As well as I recollect the course of his remarks, the honorable gentleman next recurred to the subject of the tariff. He did not doubt the word must be of unpleasant sound to me, and proceeded, with an effort, neither new, nor attended with new success, to involve me and my votes in inconsistency and contradiction. I am happy the honorable gentleman has furnished me an opportunity of a timely remark or two on that subject. I was glad he approached it, for it is a question I enter upon without fear from anybody. The strenuous toil of the gentleman has been to raise an inconsistency between my dissent to the tariff in 1824 and my vote in 1828. It is labor lost. He pays undeserved compliment to my speech in 1824; but this is to raise me high, that my fall, as he would have it, in 1828, may be more signal. Sir, there was no fall at all. Between the ground I stood on in 1824, and that I took in 1828, there was not only no precipice, but no declivity. It was a change of position, to meet new circumstances, but on the same level. A plain tale explains the whole matter. In 1816, I had not acquiesced in the tariff then supported by South Carolina. To some parts of it, especially, I felt and expressed great repugnance. I held the same opinions in 1821, at the meeting in Faneuil Hall, to which the gentleman has alluded. I said then, and say now, that, as an original question, the authority of Congress to exercise the revenue power, with direct reference to the protection of manufactures, is a questionable authority, far more questionable, in my judgment, than the power of internal improvements. I must confess, sir, that, in one respect, some impression has been made on my opinions lately. Mr. Madison's publication has put the power in a very strong light. He has placed it, I must acknowledge, upon grounds of construction and argument which seem impregnable. But even if the power were doubtful, on the face of the constitution itself, it had been assumed and asserted in the first revenue law ever passed under that same constitution; and, on this ground, as a matter settled by cotemporaneous practice, I had refrained from expressing the opin

ion that the tariff laws transcended constitutional limits, as the gentleman supposes. What I did say at Faneuil Hall, as far as I now remember, was, that this was originally matter of doubtful construction. The gentleman himself, I suppose, thinks there is no doubt about it, and that the laws are plainly against the constitution. Mr. Madison's letters, already referred to, contain, in my judgment, by far the most able exposition extant of this part of the constitution. He has satisfied me, so far as the practice of the government had left it an open question.

With a great majority of the representatives of Massachusetts, I voted against the tariff of 1824. My reasons were then given, and I will not now repeat them. But, notwithstanding our dissent, the great States of New York, Pennsylvania, Ohio, and Kentucky, went for the bill, in almost unbroken column, and it passed. Congress and the President sanctioned it, and it became the law of the land. What, then, were we to do? Our only option was, either to fall in with this settled course of public policy, and accommodate ourselves to it as well as we could, or to embrace the South Carolina doctrine, and talk of nullifying the statute by State interference.

## MATERIAL PROVIDED:
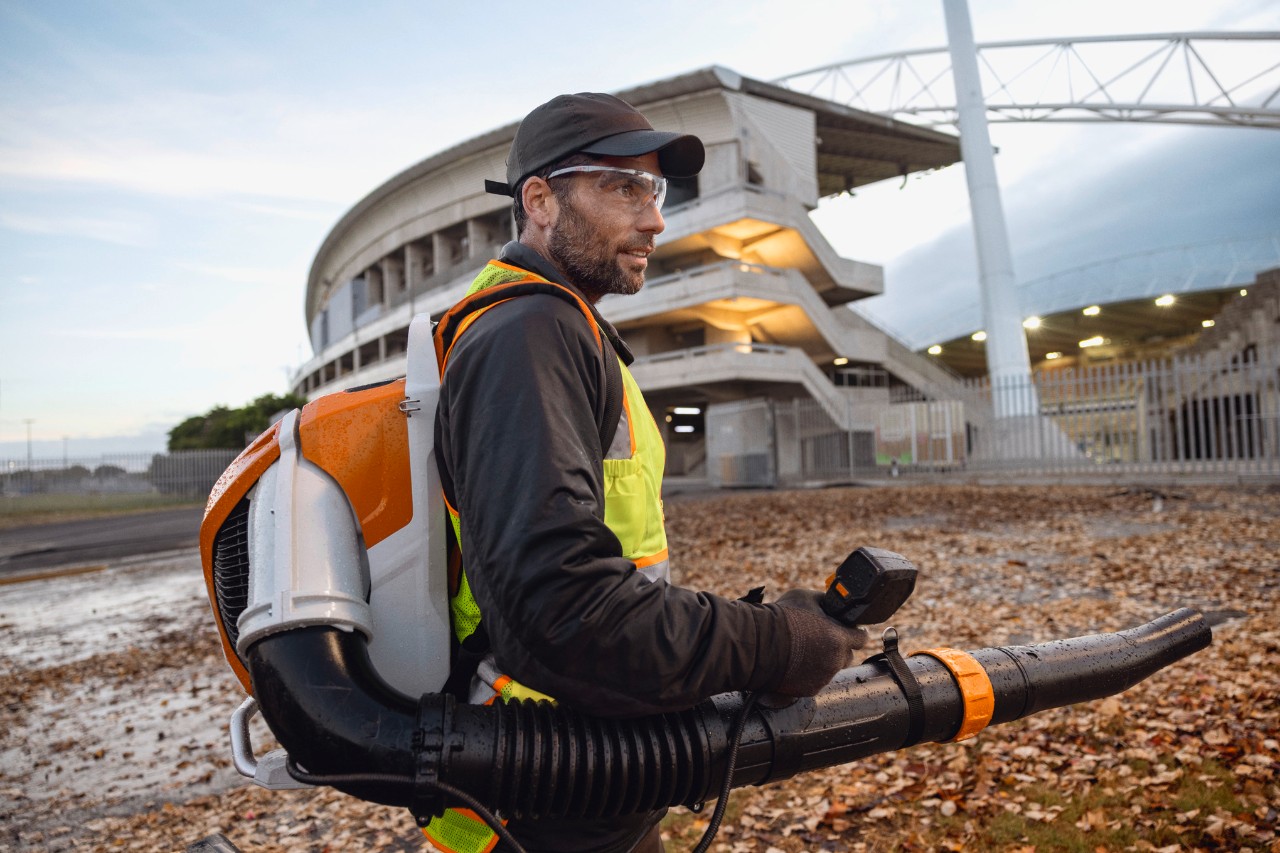 Myöhään illalla henkilö siivoaa lehtiä ja roskia stadionilta ALLPRO STIHL BRA 600 -akkulehtipuhaltimella.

## TASK TO COMPLETE:
Reproduce everything in the tariff speech from "ion that the" down to "an open question.", word for word. The listing is material separate from the tariff speech.

## SOLUTION:
ion that the tariff laws transcended constitutional limits, as the gentleman supposes. What I did say at Faneuil Hall, as far as I now remember, was, that this was originally matter of doubtful construction. The gentleman himself, I suppose, thinks there is no doubt about it, and that the laws are plainly against the constitution. Mr. Madison's letters, already referred to, contain, in my judgment, by far the most able exposition extant of this part of the constitution. He has satisfied me, so far as the practice of the government had left it an open question.